Karamanlı profesör, binin üzerinde olgunlaşmamış geyicek fidanının bakımını yaptırdı

Sazak Üniversitesi İktisadi ve İdari Ulum Fakültesi Kamu Yönetimi Bölümü akademisyen Prof. Dr. Hacı Aldanmaz, doğup büyüdüğü Karaman’ın Sarıveliler ilçesinde geyicek elmasının gine çoğalması için binden çok fidanın bakımını yaptırdı.

Kurt (60), AA muhabirine, Göktepe beldesine ilişkin Esentepe Mahallesi’nde doğup büyüdüğünü, tek ant köyünü unutmadığını söyledi.

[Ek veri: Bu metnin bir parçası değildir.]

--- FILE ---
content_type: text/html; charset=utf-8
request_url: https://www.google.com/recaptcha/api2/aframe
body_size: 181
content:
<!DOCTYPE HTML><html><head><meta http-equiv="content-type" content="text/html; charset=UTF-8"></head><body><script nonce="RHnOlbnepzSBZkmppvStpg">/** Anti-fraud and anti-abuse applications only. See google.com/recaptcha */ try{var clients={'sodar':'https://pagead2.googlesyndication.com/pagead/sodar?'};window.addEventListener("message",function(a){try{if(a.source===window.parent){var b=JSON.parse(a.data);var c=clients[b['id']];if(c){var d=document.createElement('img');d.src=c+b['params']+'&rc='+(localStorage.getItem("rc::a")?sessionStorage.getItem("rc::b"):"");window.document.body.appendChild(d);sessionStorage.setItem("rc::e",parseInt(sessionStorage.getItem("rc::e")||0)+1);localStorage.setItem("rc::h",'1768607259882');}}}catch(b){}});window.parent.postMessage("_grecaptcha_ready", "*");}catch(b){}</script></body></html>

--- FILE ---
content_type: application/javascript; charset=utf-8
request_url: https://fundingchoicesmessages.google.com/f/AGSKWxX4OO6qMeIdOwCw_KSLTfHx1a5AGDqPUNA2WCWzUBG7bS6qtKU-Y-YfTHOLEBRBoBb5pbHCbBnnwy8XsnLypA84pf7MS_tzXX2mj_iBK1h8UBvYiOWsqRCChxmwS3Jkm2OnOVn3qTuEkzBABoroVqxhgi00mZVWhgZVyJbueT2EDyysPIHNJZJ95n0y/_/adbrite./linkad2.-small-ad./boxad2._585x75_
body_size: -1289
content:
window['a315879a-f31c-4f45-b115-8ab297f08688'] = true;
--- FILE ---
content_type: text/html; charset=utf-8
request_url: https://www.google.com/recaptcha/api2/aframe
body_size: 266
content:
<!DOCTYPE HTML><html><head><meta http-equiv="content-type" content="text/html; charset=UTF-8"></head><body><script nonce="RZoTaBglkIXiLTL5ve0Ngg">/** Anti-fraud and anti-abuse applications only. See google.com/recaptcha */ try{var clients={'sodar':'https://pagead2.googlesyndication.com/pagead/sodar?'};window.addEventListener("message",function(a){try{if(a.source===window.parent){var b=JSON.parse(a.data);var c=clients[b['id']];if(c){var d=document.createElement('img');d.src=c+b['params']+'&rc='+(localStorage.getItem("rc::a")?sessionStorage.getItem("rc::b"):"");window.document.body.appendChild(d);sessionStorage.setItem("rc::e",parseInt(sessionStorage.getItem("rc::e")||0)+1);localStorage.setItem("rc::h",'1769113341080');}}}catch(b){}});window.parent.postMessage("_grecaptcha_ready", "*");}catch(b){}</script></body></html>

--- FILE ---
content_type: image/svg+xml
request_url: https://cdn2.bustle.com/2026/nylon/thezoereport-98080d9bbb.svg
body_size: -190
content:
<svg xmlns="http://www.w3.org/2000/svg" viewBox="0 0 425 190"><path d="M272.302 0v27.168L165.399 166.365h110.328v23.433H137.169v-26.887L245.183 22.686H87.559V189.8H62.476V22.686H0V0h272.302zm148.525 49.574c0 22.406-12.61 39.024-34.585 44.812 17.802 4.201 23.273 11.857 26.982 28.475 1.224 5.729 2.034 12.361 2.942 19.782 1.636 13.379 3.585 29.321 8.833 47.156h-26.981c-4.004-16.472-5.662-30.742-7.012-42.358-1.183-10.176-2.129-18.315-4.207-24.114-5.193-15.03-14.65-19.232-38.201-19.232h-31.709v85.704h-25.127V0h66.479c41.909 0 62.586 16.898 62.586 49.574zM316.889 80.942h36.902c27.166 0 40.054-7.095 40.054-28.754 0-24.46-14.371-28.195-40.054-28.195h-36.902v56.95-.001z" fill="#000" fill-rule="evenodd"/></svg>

Çocukluğunda Toros Dağlarında geyicek ağacının doğal adına yetiştiğini tamlayan Aldanmaz, “Geyicek ağacı Toroslar’da yetişen aynı kök görgüsüz semere ağacı. Yaprakları çınara, meyvesi ise elmanın küçüğüne analog. Bu olgunlaşmamış yemiş, köylümüz elma üretimine başlamadan evvel şita aylarında tüketilen koca bir meyveydi. Zaman süresince köye elma geldi, bu meyvenin değeri köylülerin gözünde azaldı. Kesmeye başladılar.” dedi.

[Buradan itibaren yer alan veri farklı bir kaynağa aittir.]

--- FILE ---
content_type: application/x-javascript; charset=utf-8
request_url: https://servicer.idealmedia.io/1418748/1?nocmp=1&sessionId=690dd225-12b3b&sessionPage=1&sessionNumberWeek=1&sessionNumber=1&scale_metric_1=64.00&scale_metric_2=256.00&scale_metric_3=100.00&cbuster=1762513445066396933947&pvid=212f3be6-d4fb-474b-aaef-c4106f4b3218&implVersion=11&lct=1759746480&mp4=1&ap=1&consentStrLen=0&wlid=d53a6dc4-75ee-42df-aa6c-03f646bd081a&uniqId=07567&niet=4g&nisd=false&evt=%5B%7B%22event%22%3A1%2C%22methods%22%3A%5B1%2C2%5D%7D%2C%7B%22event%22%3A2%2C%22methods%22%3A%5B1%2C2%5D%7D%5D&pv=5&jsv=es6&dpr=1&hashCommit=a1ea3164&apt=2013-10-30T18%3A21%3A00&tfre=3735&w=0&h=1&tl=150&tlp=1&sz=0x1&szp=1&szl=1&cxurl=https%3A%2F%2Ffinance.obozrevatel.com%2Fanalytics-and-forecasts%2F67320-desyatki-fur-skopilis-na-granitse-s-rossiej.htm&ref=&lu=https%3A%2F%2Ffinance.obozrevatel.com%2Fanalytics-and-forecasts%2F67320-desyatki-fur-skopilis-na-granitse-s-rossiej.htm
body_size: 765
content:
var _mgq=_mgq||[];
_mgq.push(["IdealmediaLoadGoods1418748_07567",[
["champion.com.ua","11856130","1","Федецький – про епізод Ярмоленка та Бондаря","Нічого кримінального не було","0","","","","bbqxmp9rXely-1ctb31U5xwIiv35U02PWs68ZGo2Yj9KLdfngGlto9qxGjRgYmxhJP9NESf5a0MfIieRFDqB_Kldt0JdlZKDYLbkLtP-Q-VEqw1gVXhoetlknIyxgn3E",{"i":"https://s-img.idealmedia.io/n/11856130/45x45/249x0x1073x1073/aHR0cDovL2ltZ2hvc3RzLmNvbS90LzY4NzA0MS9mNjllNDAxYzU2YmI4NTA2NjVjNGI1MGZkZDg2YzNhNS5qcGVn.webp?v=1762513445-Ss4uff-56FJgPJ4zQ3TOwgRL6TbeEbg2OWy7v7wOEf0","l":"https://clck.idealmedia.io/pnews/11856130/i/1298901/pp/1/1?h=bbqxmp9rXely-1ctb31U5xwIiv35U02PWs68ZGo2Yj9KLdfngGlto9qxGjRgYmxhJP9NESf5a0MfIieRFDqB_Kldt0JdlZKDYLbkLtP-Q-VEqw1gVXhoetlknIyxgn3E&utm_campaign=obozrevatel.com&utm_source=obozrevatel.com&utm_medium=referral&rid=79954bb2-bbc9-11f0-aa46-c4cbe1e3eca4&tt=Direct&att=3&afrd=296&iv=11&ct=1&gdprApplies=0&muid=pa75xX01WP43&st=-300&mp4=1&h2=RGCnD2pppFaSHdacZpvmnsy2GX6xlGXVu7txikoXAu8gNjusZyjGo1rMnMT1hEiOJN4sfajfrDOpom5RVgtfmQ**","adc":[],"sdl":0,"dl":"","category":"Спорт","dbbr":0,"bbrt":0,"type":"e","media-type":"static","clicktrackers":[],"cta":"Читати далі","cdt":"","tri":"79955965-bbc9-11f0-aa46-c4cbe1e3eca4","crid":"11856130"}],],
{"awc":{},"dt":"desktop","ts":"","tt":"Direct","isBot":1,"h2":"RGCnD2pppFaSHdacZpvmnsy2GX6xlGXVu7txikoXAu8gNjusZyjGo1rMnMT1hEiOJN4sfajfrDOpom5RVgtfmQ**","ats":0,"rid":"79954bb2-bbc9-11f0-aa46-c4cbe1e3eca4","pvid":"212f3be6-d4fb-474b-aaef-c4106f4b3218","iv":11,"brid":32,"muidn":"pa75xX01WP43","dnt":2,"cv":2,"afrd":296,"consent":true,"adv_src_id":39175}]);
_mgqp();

Kurt, özellikle kıtlık zamanlarında geyicek meyvesinin kurutulup dövülerek un haline getirildiğini ve buğday unuyla karıştırılarak tüketildiğini, bu sebeple köy halkı üzere çokça zer olduğunu anlattı.

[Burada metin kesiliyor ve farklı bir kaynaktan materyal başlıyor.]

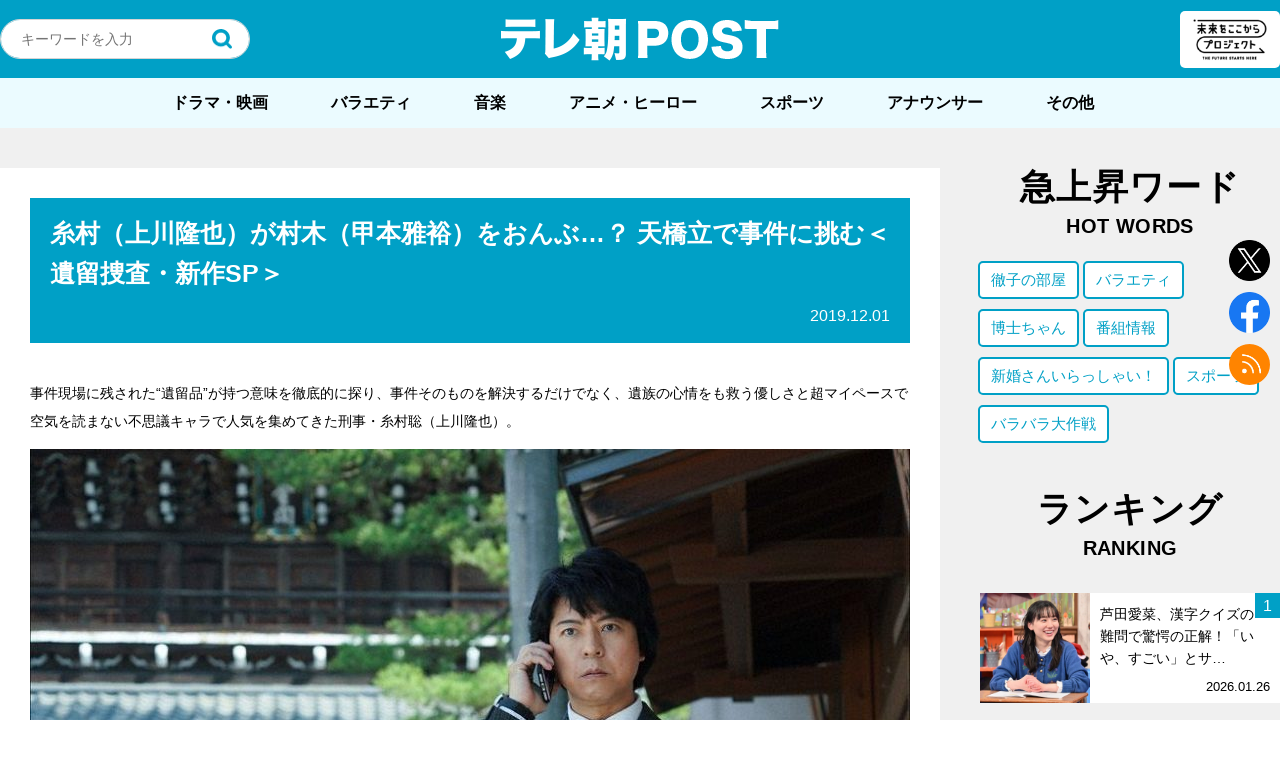

--- FILE ---
content_type: text/html; charset=utf-8
request_url: https://www.google.com/recaptcha/api2/aframe
body_size: 268
content:
<!DOCTYPE HTML><html><head><meta http-equiv="content-type" content="text/html; charset=UTF-8"></head><body><script nonce="K2GesRBpB3u8ILUIYflKWg">/** Anti-fraud and anti-abuse applications only. See google.com/recaptcha */ try{var clients={'sodar':'https://pagead2.googlesyndication.com/pagead/sodar?'};window.addEventListener("message",function(a){try{if(a.source===window.parent){var b=JSON.parse(a.data);var c=clients[b['id']];if(c){var d=document.createElement('img');d.src=c+b['params']+'&rc='+(localStorage.getItem("rc::a")?sessionStorage.getItem("rc::b"):"");window.document.body.appendChild(d);sessionStorage.setItem("rc::e",parseInt(sessionStorage.getItem("rc::e")||0)+1);localStorage.setItem("rc::h",'1769618090955');}}}catch(b){}});window.parent.postMessage("_grecaptcha_ready", "*");}catch(b){}</script></body></html>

“Tıpkı şeyler tahsis etmek gerektiğini düşündüm”

Karye içindeki bahçelerde çabucak 4-5 dikme kaldığını belirten Aldanmaz, “İlk geçmiş geyicekle ilgili bir türkü yazdım. Bunu bazı matbuat organlarında yayınlattım, köylülere okudum. Karamanoğlu Mehmetbey Üniversitesinde sempozyumda geyicekle ilişik tıpkı bildiri sundum. Bu Karaman Araştırmaları kitabında yayınlandı. Daha sonradan bire bir şeyler yazmak gerektiğini düşündüm. Tükenik acılanmak domuzuna ayrımsız özdek amma tıpkısı şeyler birlikte yapmazsan beyhude.” dedi.

Kurt, arazilerde tarama yaptığını, hala dimdik olan geyicek fidanlarını tespit ettiğini belirterek, “Çalıların ortada kendilerini korumuşlar. Köyden 2 arkadaşla görüştüm. Ücretleri karşılığında bu fidanların bakımını yaptırdım. Etraflarını temizledik, budadık. Bu muhtemelen bölgelerde aralıklarla devam etti. 3 yılda binin üstünde geyicek fidanının bakımını yaptırdık. İçinde yemiş verenler var.” diyerek konuştu.

“Geyicek elması ilerde itilaf kaynağı benzer”

Bu çabaların köyde dahi bilinçlenmeyi sağladığını dile getiren Kurt, şunları kaydetti:

“Dedelerimizin babalarımızın ayakta kalmasında bugünlere gelmesinde bu ağaçların katkısı var. Takkadak bize yardım eden insanlara muavenet etmek yetmiyor. Bu çalışmamız bizim doğamıza bir borcumuz diye niteleyerek düşünüyorum. Günümüzde katıksız ve utangaç meyvelere ilgi çok çok. Bölgemizde geyicekin birlikte ahlat, acemi erik, alıç, ahlat gibi doğada çokça kâin tor semere ağaçları var. Geyicek, elma gibi tüketilebildiği gibi şerbeti, pekmezi, ekmeği yapılabiliyor. İyi benzeri organizeyle bu mahsulat kazanca dönüşebilir.”